Data supplied section start
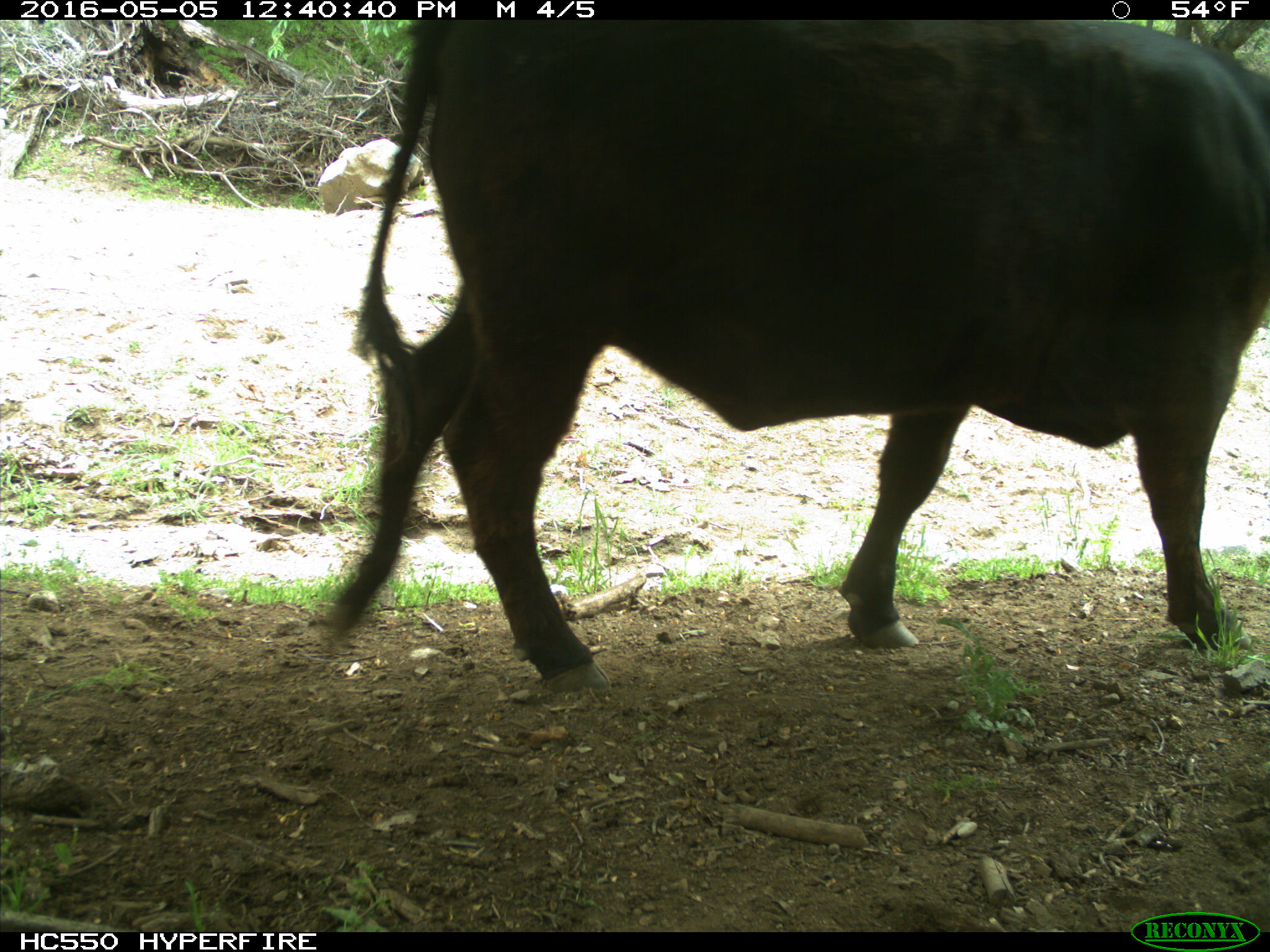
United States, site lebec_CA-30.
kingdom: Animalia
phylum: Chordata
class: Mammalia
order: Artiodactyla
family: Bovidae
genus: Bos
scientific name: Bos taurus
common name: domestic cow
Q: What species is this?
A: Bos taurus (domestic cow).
Data supplied section end
(What this task involves)
From the line containing "kingdom: Animalia" down to the last line of the records, transcribe every line exactly and add nothing else.

(Worked solution)
kingdom: Animalia
phylum: Chordata
class: Mammalia
order: Artiodactyla
family: Bovidae
genus: Bos
scientific name: Bos taurus
common name: domestic cow
Q: What species is this?
A: Bos taurus (domestic cow).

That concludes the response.